WHAT TO DO: Set down the line containing "Xbox One GTA 5 (V)" and each line after it through the last line of the records, exactly, leaving pictures out.
BEGIN SUPPLIED RECORDS
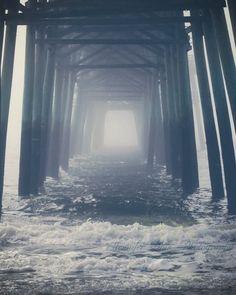 fog + pier + ocean - Oak Island, NC
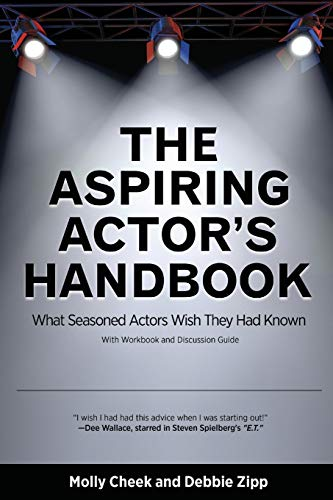 Price comparison product image The Aspiring Actor's Handbook: What Seasoned Actor's Wished They Had Known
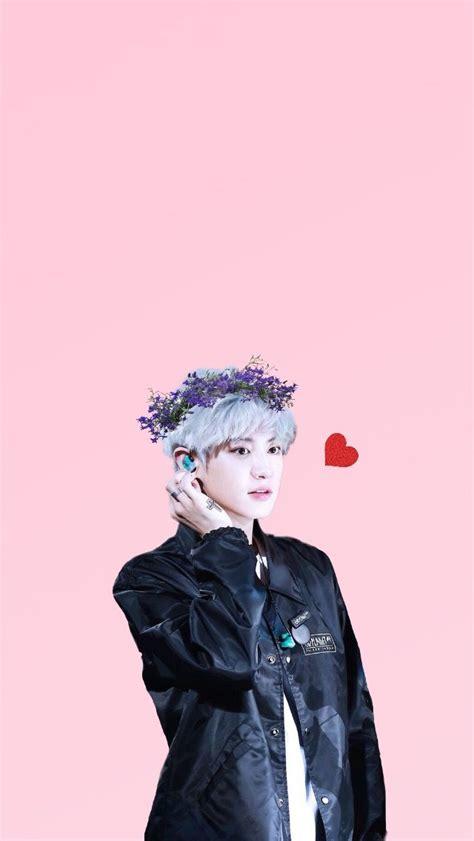 exo wallpaper chanyeol exo ot chanyeol exo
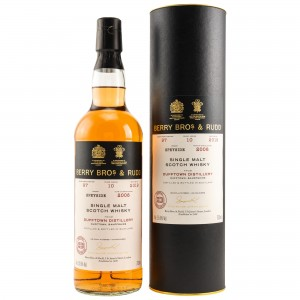 Dufftown 2008/2019 10 Jahre Pomerol Cask No. 97  (Berry Bros and Rudd)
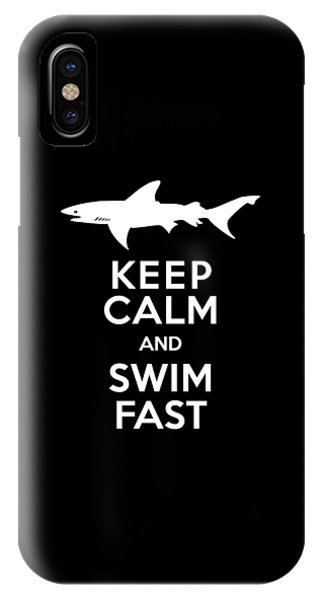 Shark Keep Calm And Swim Fast IPhone Case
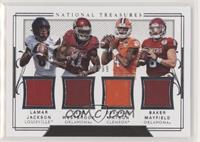 Baker Mayfield, Dede Westbrook, Lamar Jackson, Deshaun Watson [Noted] #/99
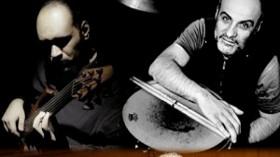 Mirarab - Hani - Bekoğlu Trio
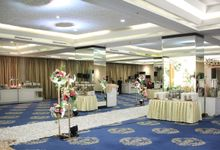 MC Wedding Hotel Century Jakarta - Anthony Stevven by Anthony Stevven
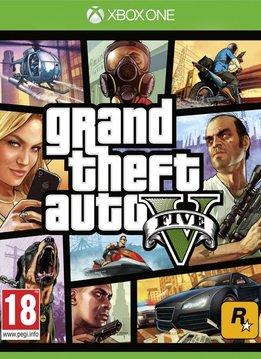 Xbox One GTA 5 (V)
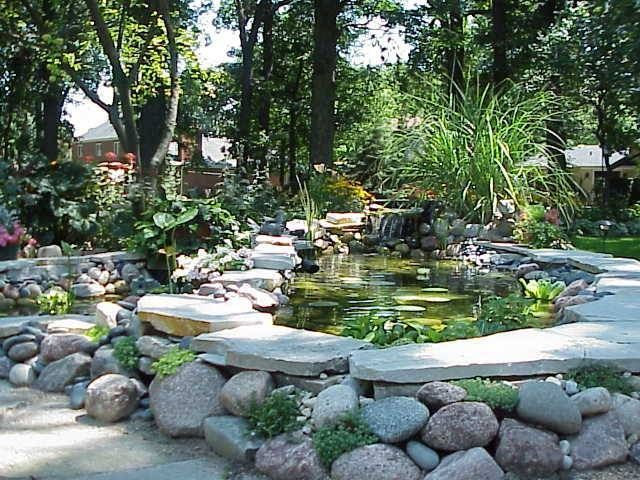 25 best ideas about above ground pond on pinterest pond for Above ground koi pond design ideas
END SUPPLIED RECORDS
RESULT OF THE TASK:
 Xbox One GTA 5 (V)
 25 best ideas about above ground pond on pinterest pond for Above ground koi pond design ideas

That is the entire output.